Hazelnut genome and transcriptome analysis under biotic and abiotic stress
Kahraman, Kadriye (2020) Hazelnut genome and transcriptome analysis under biotic and abiotic stress. [Thesis]
European hazel (Corylus avellana L.) is a crop tree of well-known health benefits and great economic importance, but only limited number of studies exist about it at the molecular level. The aim of this thesis to demonstrate the mechanisms of genes under biotic and abiotic stresses, and analysis of the cv ‘Tombul’ genome, one of the most important Turkish varieties. Firstly, the emerging powdery mildew pathogen, Erysiphe corylacearum, and the degree of genetic diversity within the growing epidemic were analyzed with DNA barcode analysis and molecular markers. No genetic variation was observed within these samples, suggesting that the current outbreak originated from a single recent transmission event. In order to utilize available hazelnut genetic resources for crop improvement, annotation for cv Tombul was carried through a fully assembled genome sequence produced with a hybrid sequencing strategy.
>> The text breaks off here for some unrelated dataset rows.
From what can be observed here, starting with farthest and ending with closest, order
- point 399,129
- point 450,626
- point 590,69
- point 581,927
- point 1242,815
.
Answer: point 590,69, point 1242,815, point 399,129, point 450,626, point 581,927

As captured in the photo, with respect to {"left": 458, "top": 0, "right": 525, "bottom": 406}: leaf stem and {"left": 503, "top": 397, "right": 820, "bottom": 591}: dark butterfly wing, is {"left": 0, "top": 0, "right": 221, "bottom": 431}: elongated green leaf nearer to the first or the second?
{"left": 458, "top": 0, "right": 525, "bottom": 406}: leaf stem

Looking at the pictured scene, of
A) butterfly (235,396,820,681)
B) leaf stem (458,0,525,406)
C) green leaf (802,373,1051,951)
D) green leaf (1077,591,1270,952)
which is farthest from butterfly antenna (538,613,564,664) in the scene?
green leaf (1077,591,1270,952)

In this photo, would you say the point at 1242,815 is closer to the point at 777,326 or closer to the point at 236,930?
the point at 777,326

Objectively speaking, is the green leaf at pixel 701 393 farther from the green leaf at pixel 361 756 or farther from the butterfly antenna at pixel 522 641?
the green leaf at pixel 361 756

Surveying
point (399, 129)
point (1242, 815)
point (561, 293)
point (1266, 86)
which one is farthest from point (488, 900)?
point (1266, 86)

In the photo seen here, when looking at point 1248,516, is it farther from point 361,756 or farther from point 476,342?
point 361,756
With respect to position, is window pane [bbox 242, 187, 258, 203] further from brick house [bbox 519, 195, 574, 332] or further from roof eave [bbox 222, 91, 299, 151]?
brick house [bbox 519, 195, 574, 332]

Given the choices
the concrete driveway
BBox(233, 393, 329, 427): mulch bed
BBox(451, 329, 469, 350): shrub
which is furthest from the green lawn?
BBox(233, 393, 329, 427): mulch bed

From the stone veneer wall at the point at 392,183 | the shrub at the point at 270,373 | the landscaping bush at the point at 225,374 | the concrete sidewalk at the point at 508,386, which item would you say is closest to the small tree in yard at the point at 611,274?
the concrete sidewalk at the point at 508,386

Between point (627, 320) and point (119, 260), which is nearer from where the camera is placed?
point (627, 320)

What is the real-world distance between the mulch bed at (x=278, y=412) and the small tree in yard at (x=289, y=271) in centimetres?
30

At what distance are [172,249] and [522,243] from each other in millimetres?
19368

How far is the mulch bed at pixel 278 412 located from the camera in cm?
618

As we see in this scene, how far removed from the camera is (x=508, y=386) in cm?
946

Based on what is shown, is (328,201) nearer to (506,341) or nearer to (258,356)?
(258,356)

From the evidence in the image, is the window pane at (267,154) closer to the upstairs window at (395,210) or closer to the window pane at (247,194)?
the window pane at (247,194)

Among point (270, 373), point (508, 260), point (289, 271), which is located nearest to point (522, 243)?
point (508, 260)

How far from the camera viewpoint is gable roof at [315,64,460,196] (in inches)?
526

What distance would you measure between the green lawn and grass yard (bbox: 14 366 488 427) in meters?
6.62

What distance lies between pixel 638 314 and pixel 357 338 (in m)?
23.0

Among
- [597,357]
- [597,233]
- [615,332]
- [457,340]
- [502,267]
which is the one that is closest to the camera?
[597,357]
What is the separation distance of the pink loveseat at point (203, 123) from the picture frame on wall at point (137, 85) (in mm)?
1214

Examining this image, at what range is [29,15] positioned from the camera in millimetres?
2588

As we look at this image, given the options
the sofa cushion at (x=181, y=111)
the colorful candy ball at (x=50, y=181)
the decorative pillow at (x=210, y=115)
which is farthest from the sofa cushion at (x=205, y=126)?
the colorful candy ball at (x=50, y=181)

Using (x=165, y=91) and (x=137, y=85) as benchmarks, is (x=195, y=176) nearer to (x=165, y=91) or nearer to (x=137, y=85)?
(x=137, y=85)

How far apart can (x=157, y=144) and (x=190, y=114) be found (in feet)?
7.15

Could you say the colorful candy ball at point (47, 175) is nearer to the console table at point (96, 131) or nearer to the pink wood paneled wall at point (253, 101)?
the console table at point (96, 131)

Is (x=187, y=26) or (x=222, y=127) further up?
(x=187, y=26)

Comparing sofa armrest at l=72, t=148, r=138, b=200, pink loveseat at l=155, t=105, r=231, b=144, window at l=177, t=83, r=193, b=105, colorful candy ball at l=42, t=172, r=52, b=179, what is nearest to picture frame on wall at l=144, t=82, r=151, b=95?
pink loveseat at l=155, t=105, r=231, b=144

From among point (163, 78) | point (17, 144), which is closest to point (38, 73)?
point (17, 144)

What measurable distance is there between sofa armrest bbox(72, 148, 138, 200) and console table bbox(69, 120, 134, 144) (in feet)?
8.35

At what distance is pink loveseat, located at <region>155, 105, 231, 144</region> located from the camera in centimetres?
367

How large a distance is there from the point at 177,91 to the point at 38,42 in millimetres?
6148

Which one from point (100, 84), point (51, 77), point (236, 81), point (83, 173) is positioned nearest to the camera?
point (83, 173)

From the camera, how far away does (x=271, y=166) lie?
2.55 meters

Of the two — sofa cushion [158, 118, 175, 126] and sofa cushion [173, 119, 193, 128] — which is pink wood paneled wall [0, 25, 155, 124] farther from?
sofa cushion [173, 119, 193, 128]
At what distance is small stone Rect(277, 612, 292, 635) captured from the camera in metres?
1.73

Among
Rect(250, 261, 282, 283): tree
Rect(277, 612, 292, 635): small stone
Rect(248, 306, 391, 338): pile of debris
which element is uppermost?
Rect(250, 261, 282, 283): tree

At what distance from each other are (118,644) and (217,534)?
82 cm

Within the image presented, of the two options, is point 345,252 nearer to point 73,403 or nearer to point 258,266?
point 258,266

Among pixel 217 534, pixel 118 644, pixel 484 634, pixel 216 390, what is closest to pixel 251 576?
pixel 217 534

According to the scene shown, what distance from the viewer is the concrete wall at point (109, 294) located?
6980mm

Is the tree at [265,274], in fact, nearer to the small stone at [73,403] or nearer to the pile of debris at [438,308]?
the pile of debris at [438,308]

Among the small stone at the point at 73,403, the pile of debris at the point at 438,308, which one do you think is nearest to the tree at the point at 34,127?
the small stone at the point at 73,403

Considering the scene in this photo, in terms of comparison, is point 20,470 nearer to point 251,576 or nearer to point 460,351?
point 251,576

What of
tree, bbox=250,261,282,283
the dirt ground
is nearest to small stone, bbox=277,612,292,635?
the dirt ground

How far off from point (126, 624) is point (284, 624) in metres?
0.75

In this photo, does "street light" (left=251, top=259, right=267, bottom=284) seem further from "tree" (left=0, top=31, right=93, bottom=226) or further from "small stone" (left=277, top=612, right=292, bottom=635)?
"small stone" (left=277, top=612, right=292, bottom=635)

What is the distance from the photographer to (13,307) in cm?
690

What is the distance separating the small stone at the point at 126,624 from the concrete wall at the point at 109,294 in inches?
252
The genome includes 27,270 high-confidence protein-coding genes, over 20,000 of which were functionally annotated based on homology to known plant proteins. Furthermore, the complete chloroplast genome was assembled and analyzed with multiple annotation tools, having a typical quadripartite structure. This can provide comprehensive genetic insight into the evolution of genus Corylus. Lastly, transcriptome analysis was conducted to obtain new insight on the genes and gene networks involved in chilling stress. A total of 2,440 differentially expressed transcripts were generated, and of these, 1,368 were upregulated under chilling stress. It may facilitate further study on freezing tolerance mechanisms which could be useful for breeding approaches in tree species.